Mais la durée est aussi plus courte, car l’on n’attend pas nécessairement des spectateur·ices d’exposition qu’iels restent devant l’installation pendant l’intégralité du cycle. La déambulation, la possibilité d’interrompre et de reprendre la vision à tout moment font partie intégrante de l’expérience. Dominique Païni a proposé la figure du flâneur pour décrire ce spectateur mobile[55][55] Dominique Païni, Le temps exposé : Le cinéma de la salle de musée, Paris, Cahiers du cinéma, 2002. – figure benjaminienne (par ailleurs présente dans d’autres oeuvres de Jude) certes galvaudée au point de n’avoir presque plus de sens aujourd’hui, mais qui traduit ici malgré tout la tension entre la liberté apparente du regard et sa récupération au sein d’une économie visuelle gouvernée par la circulation, le contrôle et le commerce, comme l’a bien montré Erika Balsom[66][66] Erika Balsom, Exhibiting Cinema in Contemporary Art, Amsterdam, Amsterdam University Press, 2013.

Le rapport à la durée s’inverse dans The Exit of the Trains. Là où l’exposition Sleep #2 prolonge la politique de l’indifférence warholienne dans la forme de l’installation, la version filmique The Exit of the Trains se fondait sur une durée qui s’impose comme une responsabilité de regarder jusqu’au bout. Face aux archives que Cioflâncă avait assemblées, l’historien et le cinéaste ont rapidement décidé qu’il ne pouvait en aucun cas être question de choisir quelques images à montrer et ne pas en montrer d’autres. D’où la durée importante du film, qui traduit un rapport de responsabilité presque lévinassien envers ces archives. Chaque visage, chaque nom, chaque témoignage exige le fait de les regarder, de prendre le temps de leur prêter attention. Surtout quand on sait que le pogrom d’Iași est peu commémoré en Roumanie, et que le rôle des Roumains dans la Shoah est souvent volontairement occulté, cette insistance sur la durée prend une dimension proprement éthique. 

Si la transposition de Sleep #2 dans l’espace de la galerie renforce la politique d’indifférence critique du film, celle de The Exit of the Trains semble, au contraire, affaiblir le rapport éthique à la durée. L’espace introduit en effet une liberté de ne pas regarder, qui contredit peut-être la logique même du film. Mary Ann Doane (entre autres) l’avait déjà écrit : le temps au cinéma produit et structure la temporalité du spectateur lui-même, mais c’est un régime temporel que l’image en mouvement dans l’espace d’exposition tend à désarticuler, rompant ainsi le « contrat » implicite de synchronisation instauré par la projection en salle[77][77] Mary Ann Doane, The Emergence of Cinematic Time: Modernity, Contingency, The Archive, Cambridge, Harvard University Press, 2002.. Au cinéma, la durée d’Exit contraint les spectateur·ices : la succession des noms, la fixité des portraits et le rythme régulier des voix forcent à habiter le temps du témoignage. En exposition, le même matériau se spatialise : la grande projection, la petite boucle silencieuse, la grille d’archives et l’image satellite dispersent ce temps éthique. Le regard peut désormais se détourner, passer de la surface d’une image à l’autre : le devoir d’attention devient option, n’est plus prescrit par le dispositif mais laissé à la discrétion des spectateur·ices. Cela pourrait sembler renforcer la valeur de ce devoir, mais en fragilise aussi l’effectivité.

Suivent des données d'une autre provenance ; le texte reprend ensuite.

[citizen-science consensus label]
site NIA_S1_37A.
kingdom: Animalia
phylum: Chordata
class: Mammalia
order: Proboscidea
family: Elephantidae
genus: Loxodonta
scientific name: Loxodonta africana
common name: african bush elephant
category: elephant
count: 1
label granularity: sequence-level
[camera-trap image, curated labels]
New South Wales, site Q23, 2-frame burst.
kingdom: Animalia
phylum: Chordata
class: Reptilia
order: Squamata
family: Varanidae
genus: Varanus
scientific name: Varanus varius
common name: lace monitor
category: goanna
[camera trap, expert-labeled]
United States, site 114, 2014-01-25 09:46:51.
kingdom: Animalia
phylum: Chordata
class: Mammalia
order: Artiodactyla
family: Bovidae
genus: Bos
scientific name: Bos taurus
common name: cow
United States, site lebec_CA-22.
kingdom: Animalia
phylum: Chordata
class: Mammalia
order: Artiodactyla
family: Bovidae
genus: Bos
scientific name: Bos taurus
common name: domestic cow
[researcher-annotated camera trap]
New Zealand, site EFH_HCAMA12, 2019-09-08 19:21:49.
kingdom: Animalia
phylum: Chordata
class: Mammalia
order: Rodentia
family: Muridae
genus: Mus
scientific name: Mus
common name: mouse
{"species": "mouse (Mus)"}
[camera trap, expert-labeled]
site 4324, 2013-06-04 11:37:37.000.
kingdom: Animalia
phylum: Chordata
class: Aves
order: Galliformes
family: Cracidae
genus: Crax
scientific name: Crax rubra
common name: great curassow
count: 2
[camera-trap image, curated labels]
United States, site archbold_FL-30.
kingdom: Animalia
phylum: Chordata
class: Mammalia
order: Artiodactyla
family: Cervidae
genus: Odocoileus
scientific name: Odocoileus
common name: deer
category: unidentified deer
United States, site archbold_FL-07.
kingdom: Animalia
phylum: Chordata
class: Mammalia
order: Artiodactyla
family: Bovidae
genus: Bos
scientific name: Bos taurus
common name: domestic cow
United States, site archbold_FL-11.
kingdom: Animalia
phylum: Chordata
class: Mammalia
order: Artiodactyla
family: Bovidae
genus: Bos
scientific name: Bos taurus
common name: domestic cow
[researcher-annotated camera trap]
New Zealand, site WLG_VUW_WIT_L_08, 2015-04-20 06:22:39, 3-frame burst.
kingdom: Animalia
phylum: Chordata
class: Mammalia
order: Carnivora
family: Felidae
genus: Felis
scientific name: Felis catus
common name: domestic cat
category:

Pourtant, peut-être que la succession et donc la juxtaposition des deux expositions permettent d’y voir autre chose. Chacune de ces deux expositions semble en fait révéler les contradictions politiques de l’autre. Sleep #2 fait de l’esthétique de l’indifférence une stratégie de liberté critique, retournant avec humour le nihilisme d’un flux continu d’images contre lui-même. Cette liberté, forme paradoxale d’autonomie dans un régime saturé d’images, révèle aussi sa propre limite : elle repose sur la même économie d’attention qu’elle prétend subvertir (puisque, comme le remarquait déjà Buchloh au sujet de Warhol, cette forme de subversion ne peut opérer que par mimétisme, en participant aux régimes mêmes de création qu’elle prétend critiquer, plutôt qu’en cherchant à s’en extraire). En forme d’exposition, Sleep #2 fait apparaître l’extension de la durée comme à la fois émancipatrice et aliénante, libérant les spectateur·ices des contraintes du dispositif mais du même coup effaçant peut-être la responsabilité qu’elles engageaient.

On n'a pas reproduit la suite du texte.